After having just tried to use the column container, I’ve found it quite frustrating to rearrange items around with the mouse. It seems anything I try to move will permanently move every other component that I touch in the process.
Entering positions isn’t so bad via editing the properties, however it’s painful having to expand the properties each time you select another component.
It would be great if this container could be revisited and its workflow made easier to use.
There are three notable idiosyncrasies when it comes to moving the components, so I’d curious if you’re perhaps encountering one of them.

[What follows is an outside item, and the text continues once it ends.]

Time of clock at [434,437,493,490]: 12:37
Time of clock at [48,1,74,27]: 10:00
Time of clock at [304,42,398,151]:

When using the Column container, each component has a starting column and span. As components are drawn left-to-right, components with lower starting indexes need to be honored first. So if you have two components with starting indexes of 0 and 2 and both components have a span of 2, but you drag a third component column 1 and release, then the component which had originally been at column 2 must re-calculate its starting index. As we have to honor values left-to-right, the new starting index for the “third” component must be 2 (because the first component is at column 0 with a span of 2) PLUS the span of the third" component.
Secondly, you’re dealing with different breakpoints, which can be done by either clicking the breakpoint in the property editor or actually resizing the container such that it falls within a breakpoints limits. When you move form one breakpoint to another, we re-draw the container with the layout of the selected (or implied) breakpoint. When we do this, it might look like components are shifting, but it’s because we’re moving them to where they have been defined for this breakpoint.

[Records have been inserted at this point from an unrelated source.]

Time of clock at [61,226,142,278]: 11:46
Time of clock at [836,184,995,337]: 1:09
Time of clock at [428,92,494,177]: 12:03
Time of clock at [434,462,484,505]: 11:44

There is another behavior to be aware of: we can’t limit the length of a row to have a combined span of twelve or less, nor can we limit individual spans based on current column index. This means that you could have one component span 11 columns, then place a second component in the same row and modify the second component’s span to be some value greater than 1. When this occurs, it looks like the container has actually moved components onto a second row, but if you look at the dashed lines you’ll see that you’re actually in the same row. As the row is technically in an incorrect state, you’ll see undesirable behaviors when adding removing components because we still need to honor the left-to-right precedence.
If either of these behaviors describe what you’re seeing, there’s only so much we can do to improve the process. I don’t think we can modify the logic used to draw the rows (left-to-right precedence) because the runtime calculations also have to factor in that the row number could change based on the breakpoint in use at a given time. We might be able to provide a warning when a row enters an undesirable state, but we can’t prevent users from binding those values (columnIndex, span), and so the undesirable state might not even occur until a session is running.
Never set up a layout for a breakpoint until you’ve placed EVERY component the container will hold. This is because when a component is dropped onto the container while deep-selected it will apply that drop location across ALL breakpoints as much as it is able. Depending on the columnIndex/span values of other components, this could cause some shifting due to the left-to-right precedence rule. I always recommend you just throw every component in that you’re going to use, and once you have everything, then you can move from breakpoint to breakpoint and lay everything out how you’d like.
One huge drawback that I’ve been fighting with for the last two years is that if you’re so unfortunate to have to add a component to a column container that you had perfected, adding that component absolutely scrambles the contents. Now you have components sharing a row that you never had before, and you have to start at the bottom and drag components down to new rows.
BUT, don’t make the mistake of dragging a component down until you have a second component to leave behind, or you’ll lose that row altogether. Now you can start all over again.
C’mon guys, this REALLY NEEDS to be revamped. This is my single, biggest complaint against Ignition right now, as we use a LOT of column containers. HUGE, HUGE source of frustration.
One of the reasons I don’t use column containers anymore, that and their other limitations. They’re similar to UDTType parameters: they’re good in theory, but their limitations invalidate them
Hello all, I’ve got several column container tickets (this behavior included) that I’ll be addressing soon. This particular container needs a bit of a UX overhaul.